→ Задания:
a - Перескажите текст о народнической живописи в двух предложениях.
b - Выпишите без изменений отрывок из текста о народнической живописи: начните со слов "Жизненными прототипами гаршинского" и остановитесь после слов "местах передвижные выставки.".

→ Выбранный текст:
• • • • •

Мрачная идея, что обитатели сумасшедших домов — более достойные люди, чем те, кто их туда поместил, породила сквозную тему русской литературы — от нехарактерной для Чехова жуткой повести «Палата № 6» до прозвучавшего в 1960-х гг. вопля души (cri de coeur) писателя-диссидента Валерия Тарсиса, брошенного властями в психиатрическую лечебницу, — повести «Палата № 7».
По узким стандартам физиологического реализма живопись признавалась искусством, наиболее близким к жизни, и художники народнической эпохи обычно чувствовали себя уверенней, чем писатели или композиторы. Однако история живописи, а паче того ее восприятия в этот период демонстрирует все тот же отход от реализма в сторону нравственных терзаний и сумасшествия, который характерен для большей части народнического искусства. Ситуация сжато представлена в рассказе Гаршина «Художники», где безобидному изобразителю приукрашенных пейзажей противопоставлен художник другого толка Рябинин, который стремится реалистически передать страдальческое выражение на лицах мастеровых и наконец бросает живопись, чтобы стать деревенским учителем[1187].
Жизненными прототипами гаршинского героя были живописцы новой школы, именовавшиеся «передвижниками». Они были как бы побочным художественным явлением иконоборческой революции. Взбунтовавшись в 1862 г. против темы, предложенной на живописном конкурсе Санкт-Петербургской академии художеств, — «Пришествие Одина в Валгаллу», они приняли решение изображать лишь русскую натуру и ни на йоту не отходить от сугубо реалистического стиля. Они приняли отлучение от академических благ с истым народническим пафосом и поистине проявили себя «передвижниками», разъезжая в поисках актуальных тем и организуя на местах передвижные выставки.
Лидером этой новой живописной школы был Илья Репин, чье знаменитое полотно «Бурлаки на Волге» (1870–1873) может считаться народнической иконой. Здесь реалистическое изображение народных страданий наводит внимательного зрителя на мысль о лучшем будущем. Ибо за угрюмыми, согбенными фигурами бурлаков виднеется далекая, но яркая и разноцветная барка; а посредине картины привлекательный юноша поднял голову и глядит в глаза зрителям. Молодые студенты, увидев картину, сразу же понимали ее значение: юноша распрямляется в знак еще неосознанного протеста и безмолвно взирает на них, на студенческое поколение России, призывая их вывести страждущий народ на путь избавления.

• • • • •

→ Собранные данные:
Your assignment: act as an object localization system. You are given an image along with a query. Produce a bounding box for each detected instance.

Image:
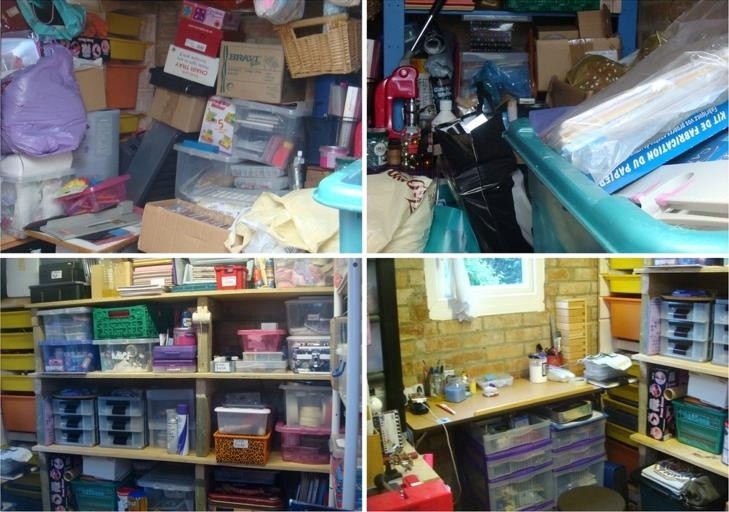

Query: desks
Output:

• • • • •

→ Ожидаемые ответы:
a - В народническую эпоху живопись, как и бо́льшая часть народнического искусства, отходила от реализма в сторону нравственных терзаний и сумасшествия, что сжато показано в рассказе Гаршина «Художники». Передвижники, взбунтовавшиеся в 1862 г. против академической темы, решили изображать лишь русскую натуру в сугубо реалистическом стиле, а их лидер Илья Репин создал полотно «Бурлаки на Волге», где изображение народных страданий наводит на мысль о лучшем будущем.

b -
Жизненными прототипами гаршинского героя были живописцы новой школы, именовавшиеся «передвижниками». Они были как бы побочным художественным явлением иконоборческой революции. Взбунтовавшись в 1862 г. против темы, предложенной на живописном конкурсе Санкт-Петербургской академии художеств, — «Пришествие Одина в Валгаллу», они приняли решение изображать лишь русскую натуру и ни на йоту не отходить от сугубо реалистического стиля. Они приняли отлучение от академических благ с истым народническим пафосом и поистине проявили себя «передвижниками», разъезжая в поисках актуальных тем и организуя на местах передвижные выставки.